- _EXERCISES_:
• a. Write out the part of the Senate statement on education funding that begins at the words "Mr. OBAMA. Mr." and stops after the words "of our children.".
• b. Answer these questions from the Senate statement on education funding:
(i) Which senator introduced the amendment being supported?
(ii) Of every 100 Hispanic kindergartners, how many graduate from high school?
(iii) How much faster is the school age population of Hispanic students growing than the student population at large?
• c. Summarize the Senate statement on education funding in two sentences.

━━ TEXT BLOCK ━━

DEPARTMENTS OF LABOR, HEALTH AND HUMAN SERVICES, AND EDUCATION, AND RELATED AGENCIES APPROPRIATIONS ACT, 2006--Continued -- (Senate - October 27, 2005)

BREAK IN TRANSCRIPT

Mr. OBAMA. Mr. President, I rise today to support an amendment introduced by Senator Bingaman to increase funding for education programs for Hispanic students. This important group of Americans has long been underserved by our public schools, and the actions proposed in this amendment are an important remedy.

In America, the promise of a good education for all makes it possible for any child to rise above the barriers of race or class or background and achieve his or her potential. We live in a world where the most valuable skill you can sell is knowledge. Yet we are denying this skill to too many of our children.

This denial has grave consequences, with those consequences falling inequitably on children of color. Of every 100 white kindergartners, 93 graduate from high school, and 33 earn at least a bachelor's degree. But for every 100 Hispanic kindergartners, only 63 graduate from high school, and only 11 obtain that college degree. The school age population of Hispanic students is growing five times faster than the student population at large. If we fail to do better in educating deserving Hispanic youth, this failure will have grave consequences for us all, not just with increased unemployment but in missed opportunities for innovation and competitiveness.

━━━
━━ DATA LISTING ━━

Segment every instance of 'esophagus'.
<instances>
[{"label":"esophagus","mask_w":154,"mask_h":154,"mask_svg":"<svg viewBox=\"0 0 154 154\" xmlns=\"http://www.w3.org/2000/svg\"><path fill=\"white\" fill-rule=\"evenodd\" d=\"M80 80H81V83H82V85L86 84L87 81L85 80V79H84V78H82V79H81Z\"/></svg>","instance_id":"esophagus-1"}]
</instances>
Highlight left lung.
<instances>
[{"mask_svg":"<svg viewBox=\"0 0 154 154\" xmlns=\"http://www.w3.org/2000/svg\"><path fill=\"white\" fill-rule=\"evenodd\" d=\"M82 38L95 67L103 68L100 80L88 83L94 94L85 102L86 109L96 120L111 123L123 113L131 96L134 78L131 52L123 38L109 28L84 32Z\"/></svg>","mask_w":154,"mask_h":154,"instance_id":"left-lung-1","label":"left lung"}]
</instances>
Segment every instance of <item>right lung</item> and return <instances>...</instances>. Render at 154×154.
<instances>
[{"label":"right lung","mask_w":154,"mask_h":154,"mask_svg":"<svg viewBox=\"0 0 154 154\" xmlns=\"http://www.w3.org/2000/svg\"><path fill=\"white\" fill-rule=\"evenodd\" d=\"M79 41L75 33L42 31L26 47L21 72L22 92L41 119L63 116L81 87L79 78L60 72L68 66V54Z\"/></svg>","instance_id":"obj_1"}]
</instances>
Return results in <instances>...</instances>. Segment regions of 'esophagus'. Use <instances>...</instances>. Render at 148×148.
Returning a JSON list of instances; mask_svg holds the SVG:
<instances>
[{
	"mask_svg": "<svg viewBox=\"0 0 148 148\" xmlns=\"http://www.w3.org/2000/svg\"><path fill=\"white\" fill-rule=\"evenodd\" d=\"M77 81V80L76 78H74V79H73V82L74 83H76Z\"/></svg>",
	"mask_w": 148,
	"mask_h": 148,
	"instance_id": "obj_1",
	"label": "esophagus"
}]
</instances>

━━━

- _TASK SOLUTIONS_:
• a.
Mr. OBAMA. Mr. President, I rise today to support an amendment introduced by Senator Bingaman to increase funding for education programs for Hispanic students. This important group of Americans has long been underserved by our public schools, and the actions proposed in this amendment are an important remedy.

In America, the promise of a good education for all makes it possible for any child to rise above the barriers of race or class or background and achieve his or her potential. We live in a world where the most valuable skill you can sell is knowledge. Yet we are denying this skill to too many of our children.

• b.
(i) Senator Bingaman
(ii) 63
(iii) Five times faster

• c. Mr. Obama supports Senator Bingaman's amendment to increase funding for education programs for Hispanic students, a group he says has long been underserved by public schools. He cites lower high school and college completion rates for Hispanic children than for white children and warns that, with the Hispanic school age population growing five times faster than the student population at large, failing these students would bring increased unemployment and missed opportunities for innovation and competitiveness.